• **Problem details**
Locate every line in the entries below that contains the string "fill" and copy each of those lines.

[Begin Data for processing]

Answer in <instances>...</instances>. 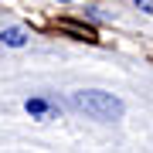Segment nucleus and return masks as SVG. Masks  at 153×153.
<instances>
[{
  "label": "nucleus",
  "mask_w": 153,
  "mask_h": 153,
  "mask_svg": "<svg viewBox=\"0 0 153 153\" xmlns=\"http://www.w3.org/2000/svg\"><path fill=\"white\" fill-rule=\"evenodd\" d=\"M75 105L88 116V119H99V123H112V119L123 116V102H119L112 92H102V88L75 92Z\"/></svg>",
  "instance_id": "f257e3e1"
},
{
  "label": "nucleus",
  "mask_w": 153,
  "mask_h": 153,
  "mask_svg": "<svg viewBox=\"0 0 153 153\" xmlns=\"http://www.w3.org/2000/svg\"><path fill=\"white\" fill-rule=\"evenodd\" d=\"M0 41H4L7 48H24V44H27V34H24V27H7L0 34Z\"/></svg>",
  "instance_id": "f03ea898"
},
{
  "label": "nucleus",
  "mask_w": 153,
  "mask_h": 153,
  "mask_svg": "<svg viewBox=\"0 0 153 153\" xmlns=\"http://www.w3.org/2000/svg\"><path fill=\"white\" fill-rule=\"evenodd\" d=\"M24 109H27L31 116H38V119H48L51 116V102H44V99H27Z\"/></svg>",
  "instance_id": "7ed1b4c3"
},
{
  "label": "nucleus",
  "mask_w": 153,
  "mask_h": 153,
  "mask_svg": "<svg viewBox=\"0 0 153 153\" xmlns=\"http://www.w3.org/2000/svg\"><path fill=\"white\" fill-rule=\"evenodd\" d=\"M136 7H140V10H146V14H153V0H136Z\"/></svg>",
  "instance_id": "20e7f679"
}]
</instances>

[End Data for processing]
[Begin Data for processing]

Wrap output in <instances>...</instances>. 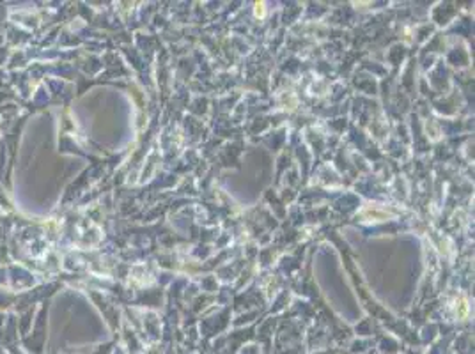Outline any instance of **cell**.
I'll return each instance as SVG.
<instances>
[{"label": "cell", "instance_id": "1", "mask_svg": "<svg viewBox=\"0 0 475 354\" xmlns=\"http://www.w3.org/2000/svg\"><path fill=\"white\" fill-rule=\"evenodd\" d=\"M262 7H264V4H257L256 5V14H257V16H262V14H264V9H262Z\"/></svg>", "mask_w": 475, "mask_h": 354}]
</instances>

[End Data for processing]

• **Problem solution**
  "mask_svg": "<svg viewBox=\"0 0 153 153\" xmlns=\"http://www.w3.org/2000/svg\"><path fill=\"white\" fill-rule=\"evenodd\" d=\"M75 105L88 116V119H99V123H112V119L123 116V102H119L112 92H102V88L75 92Z\"/></svg>",
  "mask_svg": "<svg viewBox=\"0 0 153 153\" xmlns=\"http://www.w3.org/2000/svg\"><path fill=\"white\" fill-rule=\"evenodd\" d=\"M0 41H4L7 48H24V44H27V34H24V27H7L0 34Z\"/></svg>",
  "mask_svg": "<svg viewBox=\"0 0 153 153\" xmlns=\"http://www.w3.org/2000/svg\"><path fill=\"white\" fill-rule=\"evenodd\" d=\"M24 109H27L31 116H38V119H48L51 116V102H44V99H27Z\"/></svg>",
  "mask_svg": "<svg viewBox=\"0 0 153 153\" xmlns=\"http://www.w3.org/2000/svg\"><path fill=\"white\" fill-rule=\"evenodd\" d=\"M136 7H140V10H146V14H153V0H136Z\"/></svg>",
[{"label": "cell", "instance_id": "1", "mask_svg": "<svg viewBox=\"0 0 475 354\" xmlns=\"http://www.w3.org/2000/svg\"><path fill=\"white\" fill-rule=\"evenodd\" d=\"M262 7H264V4H257L256 5V14H257V16H262V14H264V9H262Z\"/></svg>", "mask_w": 475, "mask_h": 354}]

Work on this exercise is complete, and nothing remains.